■ ASSIGNMENT: Look for the string "site" in the data below, and copy each line that holds it.

======== SOURCE DATA

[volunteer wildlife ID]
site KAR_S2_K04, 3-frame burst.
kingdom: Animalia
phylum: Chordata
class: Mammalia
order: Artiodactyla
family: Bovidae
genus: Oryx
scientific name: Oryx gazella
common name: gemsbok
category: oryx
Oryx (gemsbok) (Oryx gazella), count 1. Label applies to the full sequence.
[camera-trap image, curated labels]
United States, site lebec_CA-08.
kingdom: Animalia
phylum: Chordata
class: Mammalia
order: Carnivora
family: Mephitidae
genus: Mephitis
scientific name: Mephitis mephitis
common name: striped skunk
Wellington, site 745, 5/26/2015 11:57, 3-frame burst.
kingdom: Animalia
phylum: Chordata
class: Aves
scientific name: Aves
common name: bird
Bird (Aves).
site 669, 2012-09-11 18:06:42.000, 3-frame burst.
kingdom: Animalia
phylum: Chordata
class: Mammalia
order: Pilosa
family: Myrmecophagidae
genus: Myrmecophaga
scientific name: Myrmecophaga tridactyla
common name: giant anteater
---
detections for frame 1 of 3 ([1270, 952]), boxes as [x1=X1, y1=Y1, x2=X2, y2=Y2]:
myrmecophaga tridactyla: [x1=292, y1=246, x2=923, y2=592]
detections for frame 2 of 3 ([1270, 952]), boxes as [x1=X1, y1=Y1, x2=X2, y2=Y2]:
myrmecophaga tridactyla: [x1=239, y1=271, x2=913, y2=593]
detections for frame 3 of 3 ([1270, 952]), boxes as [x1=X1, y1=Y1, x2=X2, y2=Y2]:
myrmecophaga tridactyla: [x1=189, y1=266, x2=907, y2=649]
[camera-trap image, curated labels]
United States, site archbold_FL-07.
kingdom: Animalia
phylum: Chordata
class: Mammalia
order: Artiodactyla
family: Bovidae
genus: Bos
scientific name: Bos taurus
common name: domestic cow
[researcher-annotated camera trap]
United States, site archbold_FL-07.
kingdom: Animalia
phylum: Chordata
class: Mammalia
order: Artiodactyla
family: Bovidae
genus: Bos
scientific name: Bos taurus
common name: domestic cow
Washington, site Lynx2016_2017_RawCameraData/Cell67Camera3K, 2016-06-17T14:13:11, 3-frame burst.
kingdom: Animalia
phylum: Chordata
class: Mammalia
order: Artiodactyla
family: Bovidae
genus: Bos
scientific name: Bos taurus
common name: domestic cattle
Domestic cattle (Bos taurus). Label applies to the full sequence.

================

■ RESPONSE BELOW:
site KAR_S2_K04, 3-frame burst.
United States, site lebec_CA-08.
Wellington, site 745, 5/26/2015 11:57, 3-frame burst.
site 669, 2012-09-11 18:06:42.000, 3-frame burst.
United States, site archbold_FL-07.
United States, site archbold_FL-07.
Washington, site Lynx2016_2017_RawCameraData/Cell67Camera3K, 2016-06-17T14:13:11, 3-frame burst.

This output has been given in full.